You can join academia for free and see it on there in full. I didn’t notice any problems with the PDF I looked at

TSH110 profile image
TSH110

Very interesting article. The fact that different antibodies seem associated with different symptoms makes me wonder why the antibodies are rarely tested for or taken seriously.

StitchFairy profile image
StitchFairy in reply to TSH110

Most medics don't think the type or number of thyroid antibodies matter because the treatment is the same regardless. Prescribe levo. Job done. If patient says job not done, prescribe antidepressants.

TSH110 profile image
TSH110 in reply to StitchFairy

You nailed it there. Let’s hope over time their significance might become of greater relevance to the medical profession and trickle down to better understanding and treatment protocol…. but so far so bad, I’d say.

shaws profile image
shawsAdministrator in reply to StitchFairy

You may be fortunate to be diagnosed and given some type of medication.
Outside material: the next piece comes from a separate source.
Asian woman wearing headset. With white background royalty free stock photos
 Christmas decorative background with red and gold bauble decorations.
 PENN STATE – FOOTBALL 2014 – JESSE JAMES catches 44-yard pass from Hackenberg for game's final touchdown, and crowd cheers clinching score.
Others, remain undiagnosed but unwell. No investigations as the assumption is the patient is a hypochondriac. (my personal experience).

It's thanks to finding Thyroiduk before this forum that helped me immensley. It comes as a relief when you find someone/or a forum where questions are very similar to what our own questions would be.

Timetraveler67 profile image
Timetraveler67

I have fibro, cfs m.e. I first got diagnosed in 1999. I lost everything and everyone to this disease that Drs say doesn’t exist. I now have autoimmune thyroid disease and on levo . I’m still struggling with my thyroid and getting no help from Drs.

TSH110 profile image
TSH110 in reply to Timetraveler67

Yes it’s scandalous, but it’s great that you are here and can get support from the forum and not feel totally alone with such awful disorders.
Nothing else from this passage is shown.